At Devon Energy Corp., the technical staff is currently evaluating 14 clastic and carbonate plays associated with this trend. The fractured-carbonate reservoir play, which is the focus of this article, may be, from a volumetric perspective, the most significant reservoir type in the trend.This article will review some of the analogs associated with the play, the play model, and apply the model to a 3D data set in the Main Pass-Viosca Knoll area. It will also briefly cover seismic attribute analysis techniques, economics, and geologic risk.

Location, geologic setting

Rifting opened the Gulf of Mexico during the Triassic, and by the Middle Jurassic, the influx of seawater into the basin was cut off or restricted, which resulted in deposition of the Louann salt.
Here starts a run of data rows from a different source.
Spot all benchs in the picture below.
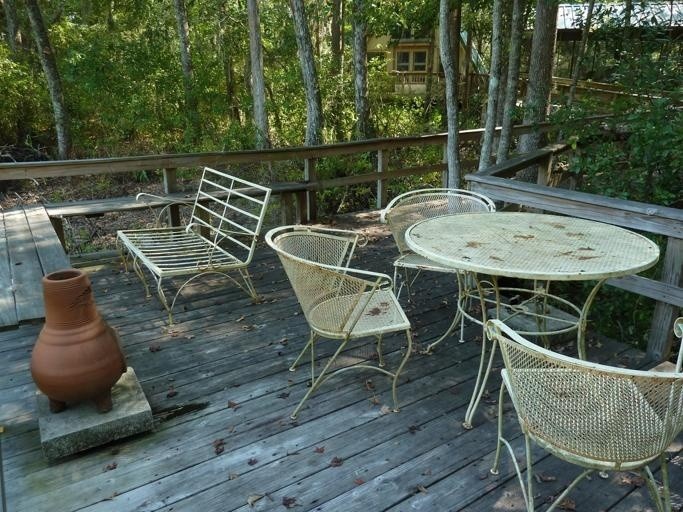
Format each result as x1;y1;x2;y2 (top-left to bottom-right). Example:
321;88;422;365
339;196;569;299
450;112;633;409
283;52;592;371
114;165;272;333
Near the study area, the Norphlet was subsequently deposited, which currently produces from aeolian sands off Alabama, followed by the Smackover, which produces from oolite and coated-grain carbonate facies in Alabama and the Florida panhandle.

The Cretaceous shelf margin extends from a point just north of New Orleans and follows the Main Pass-Viosca Knoll area boundary to the southeast. The scarp continues into the Destin Dome area and southeast through Desoto Canyon and Lloyd.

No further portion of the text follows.